Sobre lo segundo, fue en la muy emotiva crónica “El baile del rabino”, de El infinito viajar, recuento de tu incursión en una espectacular boda de la comunidad judía mexicana, a donde te llevó —con tu esposa entonces, Marisa Madieri — Esther Cohen Dabah, la filósofa, editora y profesora que ofició como guía por un rito y una fiesta que no sólo te fascinó, sino que te contagió un sentido de la fraternidad y de la pertenencia tal y como si hubieras estado entre compañeros de escuela. Entre los ochocientos invitados que bailaron al compás de cuarenta violines entre diez de la noche y ocho de la mañana, querido Claudio —espero no faltar aquí al espíritu de tu relato—, contemplaste la parábola ejemplar y universal del judaísmo hecha realidad.

De aquella visita te llevaste también el conocimiento, la incipiente amistad y la memoria de Juan García Ponce, ganador del Premio de la FIL Guadalajara en 2001, uno de nuestros escritores más aguerridos, quien compartió contigo la mesa de un homenaje a Elias Canetti organizada en el verano de 1982 por la Facultad de Filosofía y Letras de la UNAM, el motivo académico para tu primera llegada a estas tierras. Siempre agradecí y valoré que, cuando nos encontrábamos en Trieste un decenio y años más tarde, me preguntaras por García Ponce. Apreciabas, me parece, su entereza, su sentido del humor, sus lecturas devotas de Robert Musil, Hermann Broch y Heimito von Doderer, a quienes, como tú, devoró más o menos en la misma época, a principios de los sesenta. Preguntabas también, por supuesto, por José María Pérez Gay, quien también había terciado en aquel coloquio universitario, y por Fernando del Paso, ganador del Premio de la FIL Guadalajara en 2007, de quien impulsaste la traducción de su novela Noticias del Imperio al italiano.

INSTRUCCIONES ::
a – Responde según el fragmento:
(i) ¿Cuántos violines acompañaron el baile de la boda?
(ii) ¿En qué verano se organizó el homenaje a Elias Canetti?
(iii) ¿A qué idioma se impulsó la traducción de Noticias del Imperio?
b – Por favor, enumera los autores que, según el fragmento, García Ponce leía con devoción.

[Extracto del conjunto de datos]
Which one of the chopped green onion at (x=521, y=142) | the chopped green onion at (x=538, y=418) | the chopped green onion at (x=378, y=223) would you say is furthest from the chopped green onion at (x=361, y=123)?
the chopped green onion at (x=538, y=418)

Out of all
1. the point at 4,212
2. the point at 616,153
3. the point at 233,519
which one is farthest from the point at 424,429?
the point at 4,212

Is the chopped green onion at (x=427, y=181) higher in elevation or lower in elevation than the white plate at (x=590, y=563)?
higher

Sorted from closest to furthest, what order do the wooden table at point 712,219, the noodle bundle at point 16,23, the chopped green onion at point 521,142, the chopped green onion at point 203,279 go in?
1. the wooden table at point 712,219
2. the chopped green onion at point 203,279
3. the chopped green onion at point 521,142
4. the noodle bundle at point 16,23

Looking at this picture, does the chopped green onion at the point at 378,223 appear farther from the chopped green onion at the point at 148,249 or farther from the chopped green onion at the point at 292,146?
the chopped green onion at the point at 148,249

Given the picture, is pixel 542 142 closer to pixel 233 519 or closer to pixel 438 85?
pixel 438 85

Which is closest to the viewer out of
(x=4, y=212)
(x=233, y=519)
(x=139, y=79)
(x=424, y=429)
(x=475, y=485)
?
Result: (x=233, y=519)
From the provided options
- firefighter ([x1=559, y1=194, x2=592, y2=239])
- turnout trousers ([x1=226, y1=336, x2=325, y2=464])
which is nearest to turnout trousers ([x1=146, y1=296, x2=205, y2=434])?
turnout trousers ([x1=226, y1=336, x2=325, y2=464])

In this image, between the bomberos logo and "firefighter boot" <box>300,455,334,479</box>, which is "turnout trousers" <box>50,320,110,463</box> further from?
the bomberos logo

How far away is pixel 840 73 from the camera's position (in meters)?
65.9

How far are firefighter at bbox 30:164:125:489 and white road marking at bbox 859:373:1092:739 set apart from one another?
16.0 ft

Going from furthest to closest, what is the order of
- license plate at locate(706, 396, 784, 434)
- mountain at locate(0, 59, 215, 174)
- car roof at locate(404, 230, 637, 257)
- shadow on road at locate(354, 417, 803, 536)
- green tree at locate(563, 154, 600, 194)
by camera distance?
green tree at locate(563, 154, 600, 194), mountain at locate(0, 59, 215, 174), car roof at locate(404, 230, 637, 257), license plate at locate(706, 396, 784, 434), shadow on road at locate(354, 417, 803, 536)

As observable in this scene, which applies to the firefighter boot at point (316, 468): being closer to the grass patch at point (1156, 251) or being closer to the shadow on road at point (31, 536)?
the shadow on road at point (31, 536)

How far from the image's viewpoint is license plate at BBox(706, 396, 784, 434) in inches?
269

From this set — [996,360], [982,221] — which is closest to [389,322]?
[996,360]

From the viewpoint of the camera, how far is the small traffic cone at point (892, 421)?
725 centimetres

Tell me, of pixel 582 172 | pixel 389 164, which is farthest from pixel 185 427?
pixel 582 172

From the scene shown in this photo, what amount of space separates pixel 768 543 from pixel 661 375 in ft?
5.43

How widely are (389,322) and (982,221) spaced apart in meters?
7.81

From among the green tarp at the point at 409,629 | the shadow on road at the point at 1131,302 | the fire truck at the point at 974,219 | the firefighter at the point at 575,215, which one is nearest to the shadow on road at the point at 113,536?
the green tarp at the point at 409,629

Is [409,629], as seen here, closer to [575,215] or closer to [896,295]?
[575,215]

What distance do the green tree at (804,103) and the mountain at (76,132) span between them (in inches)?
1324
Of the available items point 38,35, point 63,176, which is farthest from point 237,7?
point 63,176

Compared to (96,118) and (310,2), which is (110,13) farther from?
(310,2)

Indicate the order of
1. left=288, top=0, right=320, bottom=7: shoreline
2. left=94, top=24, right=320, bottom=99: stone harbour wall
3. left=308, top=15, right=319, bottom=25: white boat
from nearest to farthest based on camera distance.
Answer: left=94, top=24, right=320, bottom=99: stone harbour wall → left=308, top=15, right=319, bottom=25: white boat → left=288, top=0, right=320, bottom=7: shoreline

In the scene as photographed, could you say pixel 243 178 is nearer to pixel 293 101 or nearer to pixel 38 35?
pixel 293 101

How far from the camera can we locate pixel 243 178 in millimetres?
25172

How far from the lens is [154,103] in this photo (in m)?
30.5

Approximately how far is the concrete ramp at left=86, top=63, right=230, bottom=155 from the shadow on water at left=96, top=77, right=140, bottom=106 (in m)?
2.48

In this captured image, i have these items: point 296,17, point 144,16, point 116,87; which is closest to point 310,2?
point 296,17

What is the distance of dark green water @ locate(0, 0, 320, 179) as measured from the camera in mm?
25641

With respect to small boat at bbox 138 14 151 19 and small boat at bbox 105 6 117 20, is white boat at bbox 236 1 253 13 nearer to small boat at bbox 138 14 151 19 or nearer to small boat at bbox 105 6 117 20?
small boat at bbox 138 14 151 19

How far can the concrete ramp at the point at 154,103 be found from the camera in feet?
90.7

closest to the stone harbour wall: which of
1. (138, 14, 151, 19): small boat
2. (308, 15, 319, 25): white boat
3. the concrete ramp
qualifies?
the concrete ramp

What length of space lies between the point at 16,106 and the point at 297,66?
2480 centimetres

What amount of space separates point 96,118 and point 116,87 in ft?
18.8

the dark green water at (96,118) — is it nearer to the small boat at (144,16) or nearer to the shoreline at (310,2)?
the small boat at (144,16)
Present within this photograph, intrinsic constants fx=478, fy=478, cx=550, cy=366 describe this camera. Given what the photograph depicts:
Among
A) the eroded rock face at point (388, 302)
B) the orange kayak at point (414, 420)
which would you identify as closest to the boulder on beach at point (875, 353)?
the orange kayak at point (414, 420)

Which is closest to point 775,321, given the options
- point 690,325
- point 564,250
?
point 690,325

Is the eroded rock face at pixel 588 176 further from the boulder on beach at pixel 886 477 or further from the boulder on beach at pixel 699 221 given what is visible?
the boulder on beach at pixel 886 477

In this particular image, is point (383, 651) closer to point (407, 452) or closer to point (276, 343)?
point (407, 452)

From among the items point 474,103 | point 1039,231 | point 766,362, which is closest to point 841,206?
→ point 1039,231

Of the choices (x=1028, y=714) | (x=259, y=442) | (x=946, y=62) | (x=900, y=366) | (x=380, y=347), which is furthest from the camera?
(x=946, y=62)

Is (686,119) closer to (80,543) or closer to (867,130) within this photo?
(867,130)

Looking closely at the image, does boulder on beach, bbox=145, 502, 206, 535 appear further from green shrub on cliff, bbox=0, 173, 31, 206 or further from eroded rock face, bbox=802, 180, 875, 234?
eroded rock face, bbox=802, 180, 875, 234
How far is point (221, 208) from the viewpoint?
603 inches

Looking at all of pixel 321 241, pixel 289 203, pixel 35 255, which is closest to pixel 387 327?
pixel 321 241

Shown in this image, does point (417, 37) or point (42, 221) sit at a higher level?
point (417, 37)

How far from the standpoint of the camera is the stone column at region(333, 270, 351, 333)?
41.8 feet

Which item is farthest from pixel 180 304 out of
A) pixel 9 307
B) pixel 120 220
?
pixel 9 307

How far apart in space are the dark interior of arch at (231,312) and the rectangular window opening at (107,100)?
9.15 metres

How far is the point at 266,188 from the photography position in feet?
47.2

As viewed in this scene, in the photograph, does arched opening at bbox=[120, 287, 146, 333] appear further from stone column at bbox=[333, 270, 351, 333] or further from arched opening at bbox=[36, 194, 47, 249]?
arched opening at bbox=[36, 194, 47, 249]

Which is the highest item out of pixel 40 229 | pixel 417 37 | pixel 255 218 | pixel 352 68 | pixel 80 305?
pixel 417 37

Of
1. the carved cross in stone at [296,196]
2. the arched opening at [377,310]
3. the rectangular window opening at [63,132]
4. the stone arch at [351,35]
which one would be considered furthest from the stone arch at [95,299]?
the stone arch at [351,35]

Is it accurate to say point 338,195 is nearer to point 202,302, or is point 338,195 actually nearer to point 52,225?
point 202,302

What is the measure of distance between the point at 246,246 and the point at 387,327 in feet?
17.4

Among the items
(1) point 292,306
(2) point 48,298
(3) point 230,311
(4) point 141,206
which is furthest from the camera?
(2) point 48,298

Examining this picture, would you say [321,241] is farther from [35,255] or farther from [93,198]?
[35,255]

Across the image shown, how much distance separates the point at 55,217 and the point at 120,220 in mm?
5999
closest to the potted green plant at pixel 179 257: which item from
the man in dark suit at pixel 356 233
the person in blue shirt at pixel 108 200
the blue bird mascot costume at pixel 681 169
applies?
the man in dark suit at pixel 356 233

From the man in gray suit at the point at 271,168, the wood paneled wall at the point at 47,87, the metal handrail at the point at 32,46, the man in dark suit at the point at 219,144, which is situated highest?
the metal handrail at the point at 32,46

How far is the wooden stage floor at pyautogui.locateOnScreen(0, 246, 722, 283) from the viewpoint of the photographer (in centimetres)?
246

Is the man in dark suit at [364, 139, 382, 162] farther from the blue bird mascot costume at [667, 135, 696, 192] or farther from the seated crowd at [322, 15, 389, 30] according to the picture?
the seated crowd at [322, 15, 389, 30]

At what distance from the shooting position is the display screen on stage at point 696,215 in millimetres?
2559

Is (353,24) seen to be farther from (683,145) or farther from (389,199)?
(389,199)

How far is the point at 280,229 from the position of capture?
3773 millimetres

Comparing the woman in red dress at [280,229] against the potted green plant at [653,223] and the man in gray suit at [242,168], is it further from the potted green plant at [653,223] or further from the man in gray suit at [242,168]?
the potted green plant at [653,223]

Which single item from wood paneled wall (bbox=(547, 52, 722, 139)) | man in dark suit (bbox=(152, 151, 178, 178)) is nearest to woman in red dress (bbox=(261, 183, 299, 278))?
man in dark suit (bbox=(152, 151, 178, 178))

RESPUESTAS FINALES ::
a –
(i) Cuarenta.
(ii) En el verano de 1982.
(iii) Al italiano.

b – Robert Musil, Hermann Broch y Heimito von Doderer.